Perkins’ boycott call comes just days after a group of 13 right-wing leaders (including Perkins) signed a letter warning the RNC that social conservatives will break away from the GOP if the party fails to reaffirm its 2012 platform, which calls for bans on gay marriage and abortion rights.
“We respectfully warn GOP Leadership that an abandonment of its principles will necessarily result in the abandonment of our constituents to their support,” the letter warns.
Striking a similar note as Perkins, the signatories speculate that “it is the faith-based community which offers Republicans their best hope of expanding their support” among African-Americans, young voters, and other voter groups that have become reliable Democratic bases.

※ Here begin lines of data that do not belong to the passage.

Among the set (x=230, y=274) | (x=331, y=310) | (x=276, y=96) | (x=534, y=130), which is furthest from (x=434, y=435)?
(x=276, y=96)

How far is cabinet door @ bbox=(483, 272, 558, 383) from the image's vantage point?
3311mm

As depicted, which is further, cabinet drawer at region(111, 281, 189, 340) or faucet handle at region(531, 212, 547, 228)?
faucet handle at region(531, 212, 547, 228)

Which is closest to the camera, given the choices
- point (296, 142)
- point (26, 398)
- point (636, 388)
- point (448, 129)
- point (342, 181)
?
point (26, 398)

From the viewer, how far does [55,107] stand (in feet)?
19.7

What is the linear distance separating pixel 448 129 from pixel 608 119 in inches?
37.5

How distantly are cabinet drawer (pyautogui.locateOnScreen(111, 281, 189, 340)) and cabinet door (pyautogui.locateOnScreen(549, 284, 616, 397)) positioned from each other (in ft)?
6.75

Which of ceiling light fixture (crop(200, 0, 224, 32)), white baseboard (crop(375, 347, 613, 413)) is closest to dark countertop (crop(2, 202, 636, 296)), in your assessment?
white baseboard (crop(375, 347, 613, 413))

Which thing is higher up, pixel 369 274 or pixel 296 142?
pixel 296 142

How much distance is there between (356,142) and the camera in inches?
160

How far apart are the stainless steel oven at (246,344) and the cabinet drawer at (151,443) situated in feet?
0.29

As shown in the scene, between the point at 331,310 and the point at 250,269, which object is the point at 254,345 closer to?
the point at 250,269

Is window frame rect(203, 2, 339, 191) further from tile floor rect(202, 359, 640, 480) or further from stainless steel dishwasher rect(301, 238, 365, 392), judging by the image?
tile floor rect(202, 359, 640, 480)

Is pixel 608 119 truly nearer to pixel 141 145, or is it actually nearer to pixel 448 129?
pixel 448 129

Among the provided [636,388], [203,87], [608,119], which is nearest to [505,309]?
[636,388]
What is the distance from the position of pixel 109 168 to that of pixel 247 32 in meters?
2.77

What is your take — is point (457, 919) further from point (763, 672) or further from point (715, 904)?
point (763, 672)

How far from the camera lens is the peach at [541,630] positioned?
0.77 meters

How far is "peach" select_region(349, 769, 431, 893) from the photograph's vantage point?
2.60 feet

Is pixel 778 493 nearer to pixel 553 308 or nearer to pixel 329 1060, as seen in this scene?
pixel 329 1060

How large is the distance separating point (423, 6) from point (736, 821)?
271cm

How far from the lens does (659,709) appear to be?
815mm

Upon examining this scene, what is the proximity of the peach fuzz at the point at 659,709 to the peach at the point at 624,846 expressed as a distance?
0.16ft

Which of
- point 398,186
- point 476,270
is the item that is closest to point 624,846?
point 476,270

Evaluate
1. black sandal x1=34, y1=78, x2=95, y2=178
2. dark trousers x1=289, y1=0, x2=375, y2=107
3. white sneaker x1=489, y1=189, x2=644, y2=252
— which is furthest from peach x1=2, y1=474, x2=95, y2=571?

Perkins and his colleagues on the religious right pose a major problem for Reince Priebus and the Republican Party. Social conservatives still make up the majority of the party’s voter base, a fact that is not going to change anytime soon. But these voters are increasingly out of step with the rest of the country on just about every social issue. A new NBC News/Wall Street Journal poll finds, for example, that 73 percent of Democrats and 54 percent of independents support legalizing same-sex marriage — up 18 percent and 17 percent, respectively, from 2009. Only 27 percent of Republicans support marriage equality, however, up just 5 percent from four years ago.
There aren’t enough “Countercultural Warriors” in the world to make up for that kind of gap — nor is there any evidence that the GOP’s target groups would even be amenable to being lectured by the party’s right wing.
What’s worse for Priebus is that it’s not entirely clear what more the Republican Party can do to appease social conservatives. As Maddow Blog’s Steve Benen points out:
Why, exactly, do social conservatives feel so aggrieved? On a purely superficial level, the party does not want to be perceived as right-wing culture warriors because Priebus and Co. realize that this further alienates younger, more tolerant voters. But below the surface, Republicans, especially at the state level, are banning abortion and targeting reproductive rights at a breathtaking clip, pursuing official state religions, eliminating sex-ed, going after Planned Parenthood, and restricting contraception. Heck, we even have a state A.G. and gubernatorial candidate fighting to protect an anti-sodomy law.
Indeed, Priebus himself recently penned an op-ed for a right-wing blog accusing Democrats of supporting infanticide by refusing to defund Planned Parenthood. If that type of rhetoric isn’t extreme enough to appease Perkins and his cohorts, then it’s unclear what the GOP’s next step could be.
So the RNC is stuck between a rock and a hard place. It can’t afford to lose the support of its base, but the longer the likes of Perkins and Rick Santorum maintain control of the party’s public message, the harder it will be for Republicans to win national elections.